• [WHAT THE TASK ASKS]
Pull out each line of the data below that contains the word "image", and list those lines without changes.
------------------------------------------------------------
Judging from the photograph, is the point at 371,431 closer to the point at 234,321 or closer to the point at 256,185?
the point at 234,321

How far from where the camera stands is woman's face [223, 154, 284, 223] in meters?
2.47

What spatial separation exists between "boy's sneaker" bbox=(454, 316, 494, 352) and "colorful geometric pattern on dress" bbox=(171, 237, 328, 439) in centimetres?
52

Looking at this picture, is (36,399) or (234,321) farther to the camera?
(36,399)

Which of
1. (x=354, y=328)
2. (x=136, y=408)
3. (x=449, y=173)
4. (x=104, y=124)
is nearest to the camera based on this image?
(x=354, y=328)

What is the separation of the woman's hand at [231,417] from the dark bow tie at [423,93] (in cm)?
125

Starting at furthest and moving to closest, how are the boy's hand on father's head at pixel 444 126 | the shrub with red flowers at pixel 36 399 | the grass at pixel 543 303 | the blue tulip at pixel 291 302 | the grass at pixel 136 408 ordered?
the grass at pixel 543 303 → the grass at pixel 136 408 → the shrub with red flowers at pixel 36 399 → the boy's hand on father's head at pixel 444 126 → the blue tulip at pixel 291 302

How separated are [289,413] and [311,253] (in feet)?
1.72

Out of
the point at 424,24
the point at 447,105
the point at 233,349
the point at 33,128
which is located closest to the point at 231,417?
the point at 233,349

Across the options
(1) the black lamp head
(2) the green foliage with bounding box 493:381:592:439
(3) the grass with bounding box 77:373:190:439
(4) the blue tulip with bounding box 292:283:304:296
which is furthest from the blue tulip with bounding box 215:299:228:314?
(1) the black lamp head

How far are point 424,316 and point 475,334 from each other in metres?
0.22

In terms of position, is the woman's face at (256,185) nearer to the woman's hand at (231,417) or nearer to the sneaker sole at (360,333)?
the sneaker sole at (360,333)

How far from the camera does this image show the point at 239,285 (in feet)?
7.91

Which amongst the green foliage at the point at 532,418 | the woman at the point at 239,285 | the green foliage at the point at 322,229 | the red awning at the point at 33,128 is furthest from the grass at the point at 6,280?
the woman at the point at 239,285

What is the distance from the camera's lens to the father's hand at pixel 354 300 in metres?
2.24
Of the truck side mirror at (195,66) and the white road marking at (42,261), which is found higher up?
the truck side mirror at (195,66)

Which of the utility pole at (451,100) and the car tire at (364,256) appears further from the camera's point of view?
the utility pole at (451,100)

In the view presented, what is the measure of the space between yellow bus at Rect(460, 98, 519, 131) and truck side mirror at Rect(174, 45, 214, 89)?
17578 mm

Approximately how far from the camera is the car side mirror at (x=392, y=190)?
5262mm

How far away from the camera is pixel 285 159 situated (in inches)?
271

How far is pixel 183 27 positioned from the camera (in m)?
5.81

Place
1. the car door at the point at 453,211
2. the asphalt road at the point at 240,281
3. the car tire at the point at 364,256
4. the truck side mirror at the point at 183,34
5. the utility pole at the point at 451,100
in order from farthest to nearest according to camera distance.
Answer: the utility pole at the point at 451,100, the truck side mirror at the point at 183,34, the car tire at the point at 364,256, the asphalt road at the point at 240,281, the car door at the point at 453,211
------------------------------------------------------------
• [ANSWER TO THIS EXERCISE]
is nearest to the camera based on this image?
How far from the camera does this image show the point at 239,285 (in feet)?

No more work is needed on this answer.